> [Work item]: As an exercise in exact copying, transcribe the lines below from the one holding "Motor Arranque OPEL CORSA 2011" through the last, with both ends included and pictures left out.
Dataset: Begin
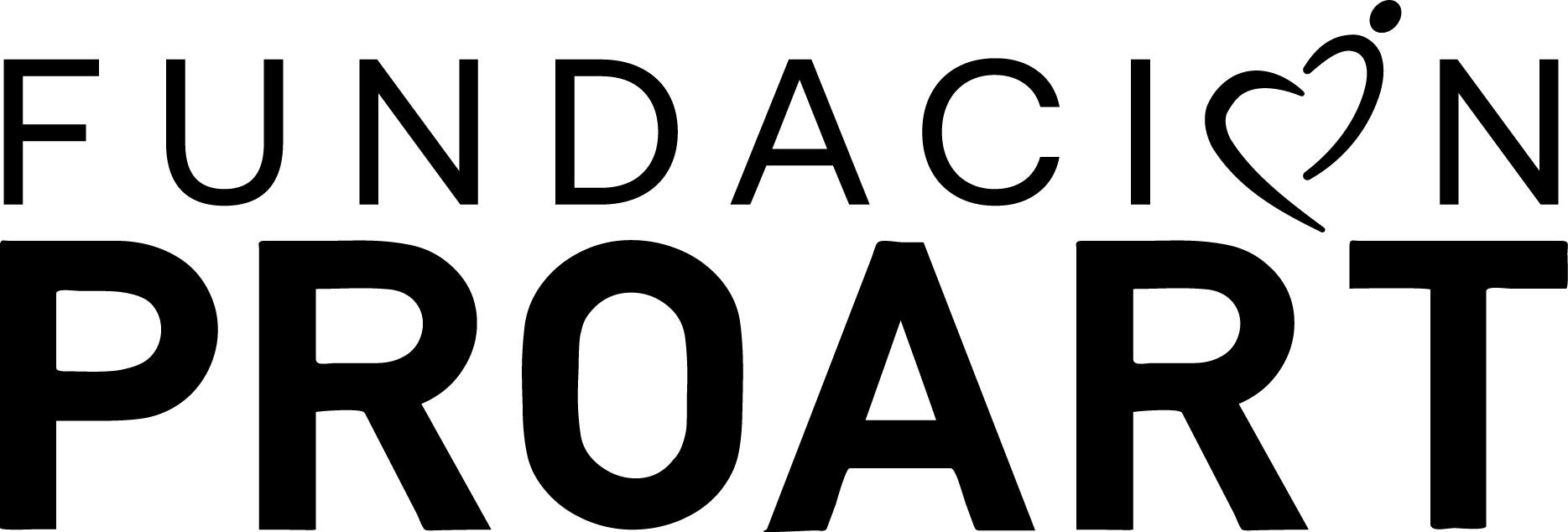 Default Title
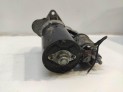 Motor Arranque OPEL CORSA 2011
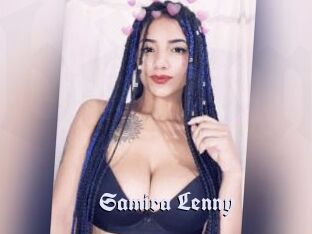 Samira_Lenny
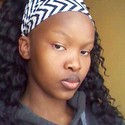 prudy27 From Boksburg, Gauteng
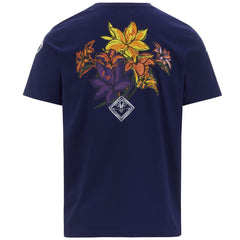 FERROX FIORENTINA Blue Astral | Kappa near me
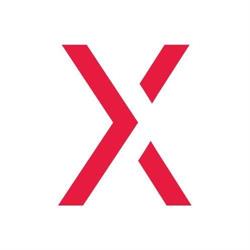 Ilionx Group Bv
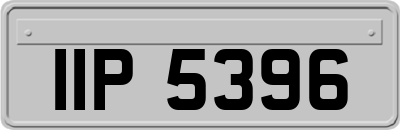 IIP5396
Dataset: End
> [Finished exercise]:
 Motor Arranque OPEL CORSA 2011
 Samira_Lenny
 prudy27 From Boksburg, Gauteng
 FERROX FIORENTINA Blue Astral | Kappa near me
 Ilionx Group Bv
 IIP5396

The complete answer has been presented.